Advertisement

MADAME CHAIR : She Had a Long Climb Through the Rank and File to the Podium at the AFL-CIO National Convention

Share via
Times Staff Writer

Mary Yunt stood at the podium in the Anaheim Hilton Hotel before 2,500 delegates and guests this week to officially open the biennial convention of the nation’s largest labor organization, the AFL-CIO. The one-time clerical worker had risen through the ranks to temporarily chair the 30th anniversary convention of the 13.2-million-member union, where for four days issues ranging from boycotts to international aid would be debated.

On the second day of the convention, an old friend spotted Yunt in the hotel.

“It was so thrilling to see you up there,” said Eleanor Glenn, a member of the Service Employees International Union in Los Angeles. “Every woman was with you. It’s about time. It’s a very welcome change. We’ve worked hard for it, and they (the AFL-CIO) have responded.”

The reception was not always so warm. After a career dotted with political, labor and office jobs, she was elected in 1979 in a bitterly divisive campaign to head the Orange County Central Labor Council, AFL-CIO.

Advertisement

“There had never been a woman (secretary-treasurer), and there was some feeling that perhaps a woman couldn’t do it,” Yunt recalled in an interview. “I won that first election by about 12 votes” of about 150 votes cast by delegates representing affiliated unions.

A major goal for Yunt in 1979 was to increase the number of unions affiliated with the Council. Before her election, there were about 35 AFL-CIO affiliates in Orange County, she said. Today there are 95 to 100. Perhaps as another measure of her leadership, Yunt was unopposed when she ran for reelection a year later. But in the election last year, Yunt was opposed by a male candidate again. And again, the issue of whether a woman could handle the job was raised. “It was just something that didn’t seem to have gone away,” she said.

Yunt was reelected by a margin of about 3 to 1.

“My pitch . . . was I felt that if the labor movement was united, everybody could benefit because we could move forward with one voice,” Yunt said. “That has occurred (despite) the recession and with an (Reagan) Administration that seems to be saying it’s OK to ask for wage take-aways.” Increasingly, women have been attaining leadership positions within the AFL-CIO, particularly under the presidency of Lane Kirkland, Yunt said.

Advertisement

Two women now sit on the AFL-CIO executive council, she said. In Connecticut, a woman recently became the first female president of a state AFL-CIO.

About 30% of the AFL-CIO’s members are women. AFL-CIO spokesman Rex Hardesty said that is still well below the figures for the number of women in the total work force, which is almost 50%.

• [REQUIREMENTS]:
1. According to the article about Mary Yunt, by about what margin was she reelected?
2. Copy out the part of the article about Mary Yunt that opens with the words containing "On the second" and closes with "representing affiliated unions.".

• [RECORDED DATA]:
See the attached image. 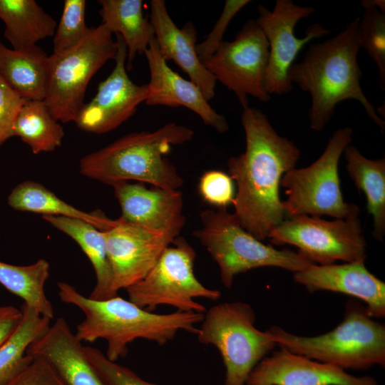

• [CORRECT ANSWERS]:
1. About 3 to 1.

2.
On the second day of the convention, an old friend spotted Yunt in the hotel.

“It was so thrilling to see you up there,” said Eleanor Glenn, a member of the Service Employees International Union in Los Angeles. “Every woman was with you. It’s about time. It’s a very welcome change. We’ve worked hard for it, and they (the AFL-CIO) have responded.”

The reception was not always so warm. After a career dotted with political, labor and office jobs, she was elected in 1979 in a bitterly divisive campaign to head the Orange County Central Labor Council, AFL-CIO.

Advertisement

“There had never been a woman (secretary-treasurer), and there was some feeling that perhaps a woman couldn’t do it,” Yunt recalled in an interview. “I won that first election by about 12 votes” of about 150 votes cast by delegates representing affiliated unions.